Japanese literature and Japanese poetry
The earliest works of Japanese literature include the Kojiki and Nihon Shoki chronicles and the Man’yoshu poetry anthology, all from the 8th century and written in Chinese characters. In the early Heian period, the system of phonograms known as kana (Hiragana and Katakana) was developed. The Tale of the Bamboo Cutter is considered the oldest Japanese narrative. An account of Heian court life is given in The Pillow Book by Sei Shonagon, while The Tale of Genji by Murasaki Shikibu is often described as the world’s first novel.

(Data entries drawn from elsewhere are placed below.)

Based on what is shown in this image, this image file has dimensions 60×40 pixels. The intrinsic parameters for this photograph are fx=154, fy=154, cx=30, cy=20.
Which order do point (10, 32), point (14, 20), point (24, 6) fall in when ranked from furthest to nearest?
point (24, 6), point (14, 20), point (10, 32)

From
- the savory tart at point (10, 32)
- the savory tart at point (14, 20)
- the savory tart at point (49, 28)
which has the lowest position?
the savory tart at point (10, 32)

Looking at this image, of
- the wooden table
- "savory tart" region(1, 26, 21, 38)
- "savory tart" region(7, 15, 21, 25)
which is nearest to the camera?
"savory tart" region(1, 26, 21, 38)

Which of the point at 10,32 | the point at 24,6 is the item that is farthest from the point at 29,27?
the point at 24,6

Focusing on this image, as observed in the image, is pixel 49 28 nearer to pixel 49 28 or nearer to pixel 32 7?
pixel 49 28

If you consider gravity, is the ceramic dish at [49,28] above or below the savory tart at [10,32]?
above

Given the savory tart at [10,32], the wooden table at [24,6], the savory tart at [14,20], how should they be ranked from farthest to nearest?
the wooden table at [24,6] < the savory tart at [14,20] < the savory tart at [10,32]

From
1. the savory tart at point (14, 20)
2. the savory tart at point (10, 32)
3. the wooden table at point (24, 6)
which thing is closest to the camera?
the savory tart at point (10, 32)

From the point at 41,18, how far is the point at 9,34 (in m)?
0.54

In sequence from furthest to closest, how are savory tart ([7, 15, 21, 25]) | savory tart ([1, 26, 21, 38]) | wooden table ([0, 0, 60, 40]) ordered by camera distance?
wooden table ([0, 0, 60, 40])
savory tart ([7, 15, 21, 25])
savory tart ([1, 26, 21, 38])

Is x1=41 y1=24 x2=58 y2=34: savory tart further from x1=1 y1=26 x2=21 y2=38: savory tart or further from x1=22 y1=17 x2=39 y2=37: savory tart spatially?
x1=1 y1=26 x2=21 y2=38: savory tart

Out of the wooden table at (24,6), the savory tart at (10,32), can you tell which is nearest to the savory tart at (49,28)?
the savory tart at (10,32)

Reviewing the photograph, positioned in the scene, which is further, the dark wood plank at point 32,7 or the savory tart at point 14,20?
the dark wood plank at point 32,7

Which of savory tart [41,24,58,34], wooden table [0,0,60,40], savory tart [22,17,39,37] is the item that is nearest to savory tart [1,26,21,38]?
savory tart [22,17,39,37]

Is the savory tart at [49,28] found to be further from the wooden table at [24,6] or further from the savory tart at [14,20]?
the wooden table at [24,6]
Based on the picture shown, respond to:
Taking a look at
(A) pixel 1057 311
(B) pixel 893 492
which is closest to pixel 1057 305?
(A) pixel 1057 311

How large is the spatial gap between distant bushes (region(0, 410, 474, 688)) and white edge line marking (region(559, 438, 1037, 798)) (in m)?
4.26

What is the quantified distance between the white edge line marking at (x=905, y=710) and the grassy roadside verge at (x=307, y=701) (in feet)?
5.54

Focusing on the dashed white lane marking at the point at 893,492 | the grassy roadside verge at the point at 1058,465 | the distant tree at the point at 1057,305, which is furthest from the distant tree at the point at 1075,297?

During the Edo period, the chonin (“townspeople”) overtook the samurai aristocracy as producers and consumers of literature. The popularity of the works of Saikaku, for example, reveals this change in readership and authorship, while Basho revivified the poetic tradition of the Kokinshu with his haikai (haiku) and wrote the poetic travelogue Oku no Hosomichi. The Meiji era saw the decline of traditional literary forms as Japanese literature integrated Western influences. Natsume Soseki and Mori Ogai were the first “modern” novelists of Japan, followed by Ryunosuke Akutagawa, Jun’ichiro Tanizaki, Yukio Mishima and, more recently, Haruki Murakami. Japan has two Nobel Prize-winning authors—Yasunari Kawabata (1968) and Kenzaburo Oe (1994).